Personal information
- Full name: Stoyko Marinov Sakaliev
- Date of birth: 25 March 1979 (age 46)
- Place of birth: Sofia, Bulgaria
- Height: 1.80 m (5 ft 11 in)
- Position(s): Striker

Youth career
- 1990–1998: Naftex Burgas

Senior career*
- Years: Team / Apps / (Gls)
- 1998–2005: Naftex Burgas / 139 / (48)
- 2004: → CSKA Sofia (loan) / 25 / (12)
- 2005–2008: CSKA Sofia / 22 / (11)
- 2007–2008: → Lokomotiv Plovdiv (loan) / 13 / (1)
- 2008–2009: Spartak Varna / 24 / (4)
- 2009–2010: Arka Gdynia / 13 / (0)
- 2010–2011: Akademik Sofia / 18 / (1)
- 2011–2012: Neftochimic 1986 / 22 / (6)
- 2012–2013: Kerċem Ajax / 11 / (6)
- 2015–2016: Chernomorets 1919 Burgas / 3 / (3)
- Total:  / 287 / (89)

International career
- 2004: Bulgaria / 4 / (0)

= Stoyko Sakaliev =

Bulgarian footballer

Stoyko Marinov Sakaliev (Стойко Маринов Сакалиев; born 25 March 1979) is a Bulgarian former professional footballer who played as a striker.

==Career==
Sakaliev was born in Sofia. His first team was Naftex Burgas. He was first loaned to CSKA Sofia during 2004, but bought in the summer of 2005. He scored a goal against Steaua on 30 September 2004 in a UEFA Cup match. In 2007, for a period of six months, Stoyko was loaned out to Lokomotiv Plovdiv. In August 2008, he went to play for Spartak Varna. On 5 March 2011, Sakaliev scored a last-minute goal against Vidima Rakovski in an A PFG match.

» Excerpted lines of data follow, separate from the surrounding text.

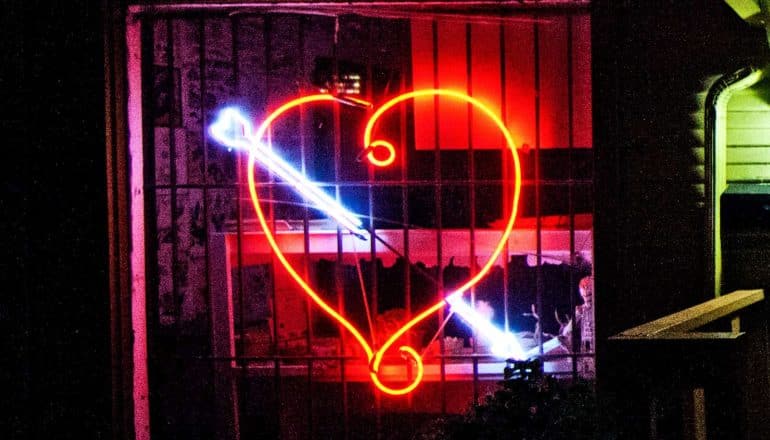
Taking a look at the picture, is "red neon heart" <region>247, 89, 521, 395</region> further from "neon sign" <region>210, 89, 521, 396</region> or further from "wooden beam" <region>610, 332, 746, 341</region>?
"wooden beam" <region>610, 332, 746, 341</region>

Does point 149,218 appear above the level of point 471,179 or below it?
below

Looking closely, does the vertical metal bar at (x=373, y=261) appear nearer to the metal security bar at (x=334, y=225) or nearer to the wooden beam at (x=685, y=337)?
the metal security bar at (x=334, y=225)

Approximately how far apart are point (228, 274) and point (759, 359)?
13.4 ft

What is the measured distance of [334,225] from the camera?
20.9 ft

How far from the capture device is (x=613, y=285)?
217 inches

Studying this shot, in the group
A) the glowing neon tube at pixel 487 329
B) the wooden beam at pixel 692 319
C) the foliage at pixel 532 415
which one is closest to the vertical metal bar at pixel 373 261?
the glowing neon tube at pixel 487 329

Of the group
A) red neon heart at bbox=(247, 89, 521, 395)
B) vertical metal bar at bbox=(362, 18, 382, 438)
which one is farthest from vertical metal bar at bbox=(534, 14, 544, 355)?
vertical metal bar at bbox=(362, 18, 382, 438)

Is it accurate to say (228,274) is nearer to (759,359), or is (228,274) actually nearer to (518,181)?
(518,181)

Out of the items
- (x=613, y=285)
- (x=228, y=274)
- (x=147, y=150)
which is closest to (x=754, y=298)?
(x=613, y=285)

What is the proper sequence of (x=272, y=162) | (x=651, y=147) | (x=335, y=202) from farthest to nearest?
(x=651, y=147), (x=335, y=202), (x=272, y=162)

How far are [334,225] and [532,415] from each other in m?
2.94

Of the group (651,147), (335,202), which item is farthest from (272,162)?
(651,147)

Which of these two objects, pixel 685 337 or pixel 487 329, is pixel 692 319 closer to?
pixel 685 337

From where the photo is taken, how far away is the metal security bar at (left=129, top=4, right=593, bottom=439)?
221 inches
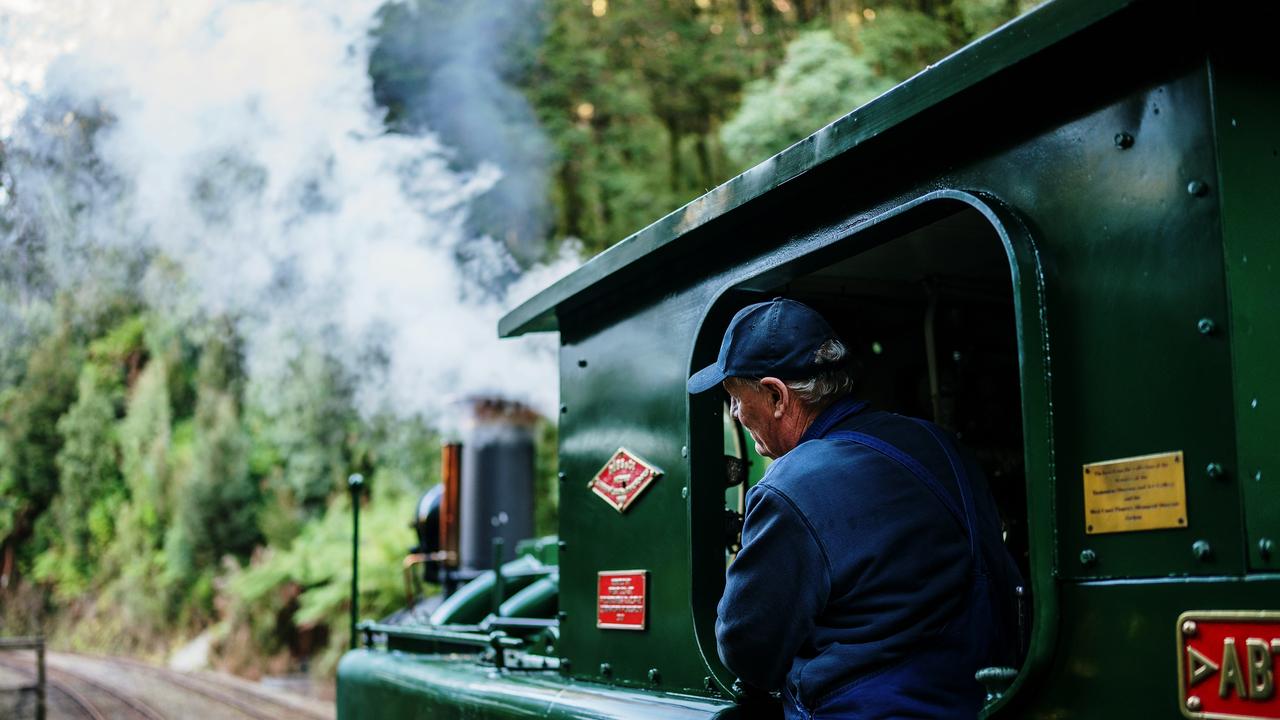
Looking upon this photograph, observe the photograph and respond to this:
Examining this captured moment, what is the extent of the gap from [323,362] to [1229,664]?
21393 millimetres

In the summer of 2011 Sakaliev signed contract with Eastern B group side Neftochimic 1962. On 17 September 2011 he scored twice from penalties as Neftochimic finished 2:2 with Botev Plovdiv. Sakaliev has just signed a contract with Kercem Ajax, playing in the first division on the island of Gozo, Malta. In late May 2013, Sakaliev announced his retirement from football.

==International career==
In 2004 Stoyko Sakaliev played in four matches for Bulgaria national football team.

==Television==
In 2013, he participated in VIP Brother Bulgaria.

==Personal life==

He was known for his elaborate pranks on teammates and other public figures during his playing days.